2.理不尽に抗え!――姉妹の絆と脱出の糸口(前)
タイトルだけみると、熱い展開が待ってるようにみえるけど……
地下牢の空気はひんやりと冷たく、壁の燭台のろうそくが揺らめく灯だけが周囲を頼りなく照らしていた。
優華は首をひねって自分の背中をみながら、指先で縄の結び目の様子を探っていた。ギチギチと縄の擦れる音が、静かな牢獄に小さく響く。
「お姉ちゃん、聞いてよ!この縛り方、改めて調べると本当にすごいよ!」
優華の声は弾んでいた。十一歳の少女が縛られて監禁されてるのに喜んでいるという、どう考えてもおかしな状況だ。
真理子は深いため息をついた。十四歳の姉は、能天気な妹と違って状況の深刻さを痛感している。彼女もまた後ろ手に縛られたまま、冷たい石の床に座り込んでいた。セミロングの黒髪が顔にかかり、切れ長の目は疲れ切っている。

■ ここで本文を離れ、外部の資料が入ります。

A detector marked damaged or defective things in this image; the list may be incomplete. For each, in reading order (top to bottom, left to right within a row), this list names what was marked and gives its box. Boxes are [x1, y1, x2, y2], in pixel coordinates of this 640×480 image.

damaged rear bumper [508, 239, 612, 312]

「あんたね、何度でも言うけど自分の置かれてる状況わかってるの?」
「もちろん!本物の後ろ手縛りだよ!この縛り方は縄の通し方が絶妙で、もがけばもがくほど締まる仕組みになってるんだ!」
優華はキラキラした目で解説を始めた。
「まずね、背中に回された手首を一本の縄で縛ってるんだけど、その結び目が普通の結び方じゃないんだよ。ここをね、親指でこうやって探ると……ほら、二重に巻いてから固結びにしてあるでしょ?素人が適当に縛ったんじゃなくて、ちゃんと捕虜を逃がさないための技術が使われてるんだよ!」
真理子は呆れた顔で妹を見つめた。
「あんた、なんでそんなに詳しいのよ」
「ネットで勉強したからに決まってるじゃん!『縛りの美学』ってサイトにね、後ろ手縛りの構造が詳しく書いてあって、それで――」
「ちょっと待って、小学生が何みてるのよ!」
真理子のツッコミが牢獄に響いた。
その隣で、セーニャが困惑した表情で二人を見つめていた。淡い栗色の長い髪がほつれて顔にかかり、薄緑色の大きな瞳は泣き腫らしてまだ赤い。彼女は優華と真理子のやり取りに、どう反応していいのかわからない様子だった。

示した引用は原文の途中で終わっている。